(SOURCE DATA begins)

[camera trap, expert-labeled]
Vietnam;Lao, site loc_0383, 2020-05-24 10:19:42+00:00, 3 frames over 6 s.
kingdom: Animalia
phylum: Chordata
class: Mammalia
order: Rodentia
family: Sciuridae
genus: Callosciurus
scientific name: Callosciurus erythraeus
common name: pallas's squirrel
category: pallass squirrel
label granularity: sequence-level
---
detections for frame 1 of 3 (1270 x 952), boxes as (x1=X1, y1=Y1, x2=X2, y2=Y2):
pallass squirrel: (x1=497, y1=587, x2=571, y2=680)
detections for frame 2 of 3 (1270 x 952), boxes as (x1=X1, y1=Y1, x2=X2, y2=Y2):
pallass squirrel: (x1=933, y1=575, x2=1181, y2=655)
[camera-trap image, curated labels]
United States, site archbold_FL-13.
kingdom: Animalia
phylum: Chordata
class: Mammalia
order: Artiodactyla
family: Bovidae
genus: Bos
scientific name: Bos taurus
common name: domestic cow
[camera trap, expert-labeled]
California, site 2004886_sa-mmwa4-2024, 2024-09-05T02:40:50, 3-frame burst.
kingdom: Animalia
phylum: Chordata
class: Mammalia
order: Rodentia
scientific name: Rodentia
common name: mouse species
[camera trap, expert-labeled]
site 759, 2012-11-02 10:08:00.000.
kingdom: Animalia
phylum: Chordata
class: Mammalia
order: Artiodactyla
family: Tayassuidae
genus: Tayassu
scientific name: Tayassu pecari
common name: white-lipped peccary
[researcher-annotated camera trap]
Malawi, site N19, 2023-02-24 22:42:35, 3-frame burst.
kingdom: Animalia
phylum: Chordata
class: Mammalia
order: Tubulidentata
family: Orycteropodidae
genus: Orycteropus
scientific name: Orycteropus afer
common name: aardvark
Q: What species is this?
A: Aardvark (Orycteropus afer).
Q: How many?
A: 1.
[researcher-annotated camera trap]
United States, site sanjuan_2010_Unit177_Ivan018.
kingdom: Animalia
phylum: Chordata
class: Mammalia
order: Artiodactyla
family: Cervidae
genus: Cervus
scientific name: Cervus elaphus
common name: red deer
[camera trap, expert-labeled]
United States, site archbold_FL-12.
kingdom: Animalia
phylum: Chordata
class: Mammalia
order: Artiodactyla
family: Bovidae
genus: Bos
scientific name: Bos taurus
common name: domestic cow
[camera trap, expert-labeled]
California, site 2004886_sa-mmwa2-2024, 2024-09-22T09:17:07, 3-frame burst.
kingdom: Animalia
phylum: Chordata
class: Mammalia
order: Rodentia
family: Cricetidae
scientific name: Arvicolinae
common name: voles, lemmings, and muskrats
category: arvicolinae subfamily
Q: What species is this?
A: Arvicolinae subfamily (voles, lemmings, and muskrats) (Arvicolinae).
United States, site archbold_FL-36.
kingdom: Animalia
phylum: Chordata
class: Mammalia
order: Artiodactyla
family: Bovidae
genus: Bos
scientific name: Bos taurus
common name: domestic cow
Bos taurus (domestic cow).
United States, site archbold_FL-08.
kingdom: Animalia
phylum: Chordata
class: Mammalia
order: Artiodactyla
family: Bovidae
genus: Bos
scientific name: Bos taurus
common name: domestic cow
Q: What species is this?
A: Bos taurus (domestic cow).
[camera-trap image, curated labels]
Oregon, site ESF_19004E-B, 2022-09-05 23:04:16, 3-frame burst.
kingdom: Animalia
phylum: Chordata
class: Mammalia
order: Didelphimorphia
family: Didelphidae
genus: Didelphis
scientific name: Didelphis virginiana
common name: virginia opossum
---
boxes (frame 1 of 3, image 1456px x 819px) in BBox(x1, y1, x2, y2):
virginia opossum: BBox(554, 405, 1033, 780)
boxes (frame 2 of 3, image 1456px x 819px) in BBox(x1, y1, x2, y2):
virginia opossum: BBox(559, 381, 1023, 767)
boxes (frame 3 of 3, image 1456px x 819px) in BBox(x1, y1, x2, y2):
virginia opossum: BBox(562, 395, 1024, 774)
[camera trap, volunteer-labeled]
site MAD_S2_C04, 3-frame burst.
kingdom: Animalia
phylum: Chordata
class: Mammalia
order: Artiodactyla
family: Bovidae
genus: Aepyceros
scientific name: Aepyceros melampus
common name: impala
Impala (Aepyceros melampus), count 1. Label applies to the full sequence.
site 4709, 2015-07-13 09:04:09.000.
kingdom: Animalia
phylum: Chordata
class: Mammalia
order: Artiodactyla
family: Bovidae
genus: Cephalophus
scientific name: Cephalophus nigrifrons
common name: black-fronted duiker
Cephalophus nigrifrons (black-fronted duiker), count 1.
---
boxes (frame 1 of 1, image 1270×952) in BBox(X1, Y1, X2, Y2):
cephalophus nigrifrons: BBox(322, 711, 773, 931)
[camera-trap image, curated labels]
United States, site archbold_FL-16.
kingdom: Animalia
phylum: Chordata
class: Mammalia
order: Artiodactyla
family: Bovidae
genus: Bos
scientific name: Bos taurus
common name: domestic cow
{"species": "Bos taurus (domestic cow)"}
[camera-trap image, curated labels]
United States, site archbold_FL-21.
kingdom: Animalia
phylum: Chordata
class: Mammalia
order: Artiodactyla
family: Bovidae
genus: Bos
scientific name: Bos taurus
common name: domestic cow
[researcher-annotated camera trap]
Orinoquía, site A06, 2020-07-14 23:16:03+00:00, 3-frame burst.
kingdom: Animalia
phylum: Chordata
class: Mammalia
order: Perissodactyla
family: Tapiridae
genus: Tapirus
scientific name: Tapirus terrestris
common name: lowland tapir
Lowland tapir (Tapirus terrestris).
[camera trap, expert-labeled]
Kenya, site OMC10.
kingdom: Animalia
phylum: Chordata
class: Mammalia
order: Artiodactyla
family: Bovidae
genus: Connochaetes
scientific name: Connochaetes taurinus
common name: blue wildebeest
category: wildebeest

(SOURCE DATA ends)

▸ TO DO
The expected answer is a number and nothing else: how many lines above include the word "United".

▸ RESULT
7